*ARTIKEL*:
Politik

Beliebt, aber rar: Sommerferienprogramme mit Schlauchbootfahrten. (Foto: dpa)

19.08.2016

Schüler und Eltern im Ferienstress

Wer kümmert sich in der unterrichtsfreien Zeit um die Kinder, wenn Mama und Papa arbeiten?

Cornelia-Andrea Harrer steht jedes Jahr vor demselben Problem: Sie arbeitet Teilzeit und hat nur 20 Tage Urlaub, ihr zwölfjähriger Sohn hingegen allein jetzt im Sommer sechs Wochen Ferien. Das Gymnasium in Schäftlarn bietet keine Ferienbetreuung an. Hinzu kommt: Harrer ist wie 2,7 Millionen Menschen in Deutschland alleinerziehend. „Wenn wir unser Kind allein zu Hause lassen und es passiert etwas, nimmt uns das Jugendamt das Kind schneller weg, als wir schauen können“, sagt sie der Staatszeitung. Harrer ist bayerisches Bundesvorstandsmitglied im Verband alleinerziehender Mütter und Väter. Sie fordert dringend mehr und bezahlbare Betreuungsprogramme. Unterstützung erhält sie von der bayerischen SPD.

*QUELLENMATERIAL*:
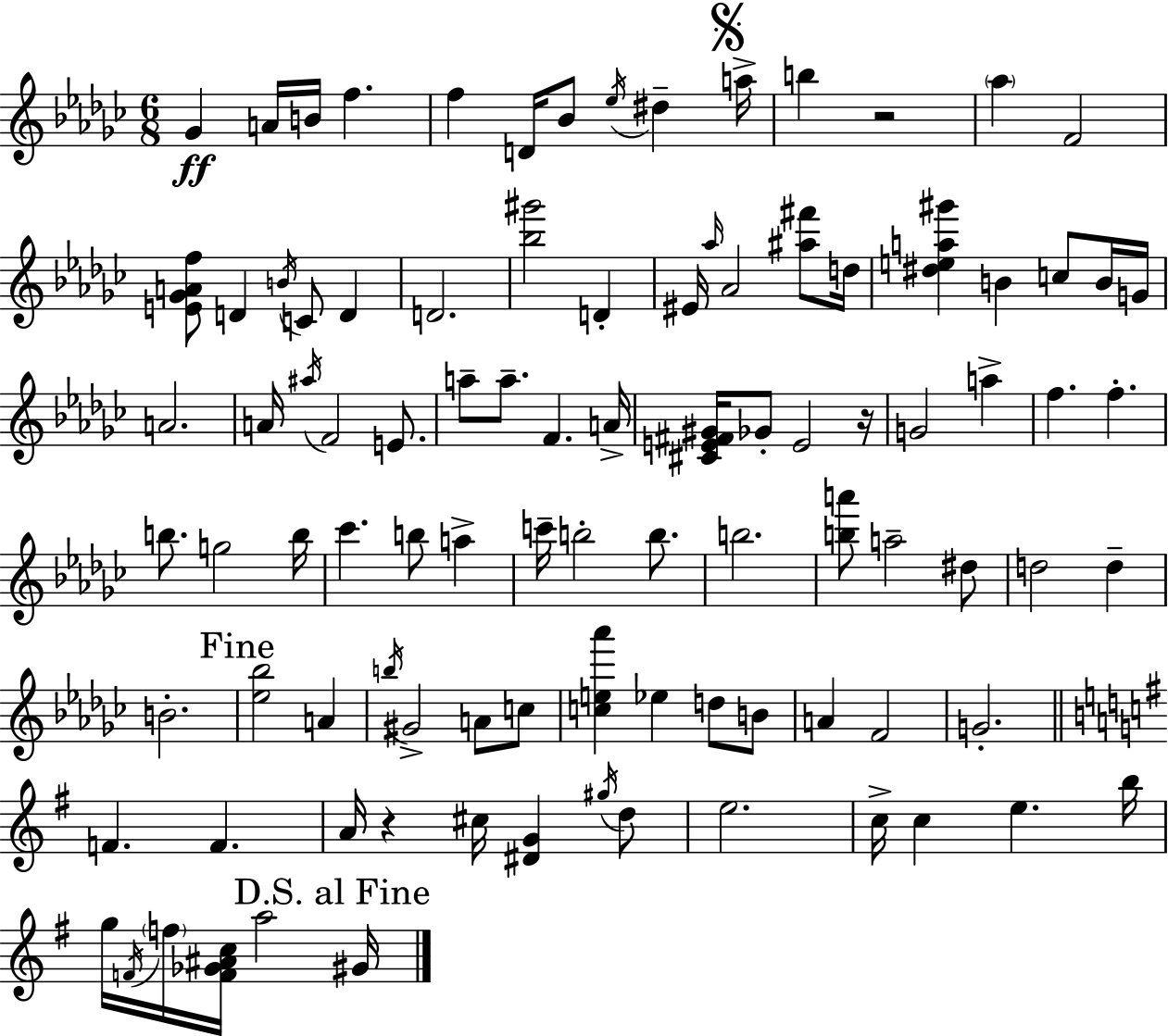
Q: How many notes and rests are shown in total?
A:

*AUFGABEN*:
A – Beantworten Sie zum Artikel über die Ferienbetreuung die folgenden Fragen:
(i) Wie viele Urlaubstage hat Cornelia-Andrea Harrer?
(ii) Wie viele Menschen in Deutschland sind laut Text alleinerziehend?
(iii) Von wem erhält Harrer Unterstützung für ihre Forderung?
B – Erläutern Sie anhand des Artikels über die Ferienbetreuung, warum Harrer jedes Jahr vor demselben Problem steht.
C – Setzen Sie den Artikel über die Ferienbetreuung nach dem letzten Satz fort.

*LÖSUNGEN*:
A –
(i) 20 Tage.
(ii) 2,7 Millionen.
(iii) Von der bayerischen SPD.

B – Harrer arbeitet Teilzeit und hat nur 20 Tage Urlaub, während ihr Sohn allein im Sommer sechs Wochen Ferien hat. Das Gymnasium in Schäftlarn bietet keine Ferienbetreuung an. Zudem ist sie alleinerziehend.

C –
„Für mehr als 150 000 Schüler in Bayern gibt es keine adäquate Betreuung“, klagt SPD-Fraktionsvize Simone Strohmayr. Die Zahl ergebe sich aus der Summe der Schüler abzüglich der Schüler aus den offenen Ganztagsschulen, also jene mit einer Ferienbetreuung. Zwar können Schulkinder bis zum vollendeten 14. Lebensjahr in den Ferien auch im Schulhort für Grundschüler betreut werden. „Die vorhandenen Plätze werden aber von den Hortkindern benötigt“, betont Strohmayr. In einem Gesetzesentwurf fordert sie die Staatsregierung auf, einen Rechtsanspruch auf Ganztagsangebote auch außerhalb der Unterrichtszeit zu schaffen. Doch das Kultusministerium wiegelt ab.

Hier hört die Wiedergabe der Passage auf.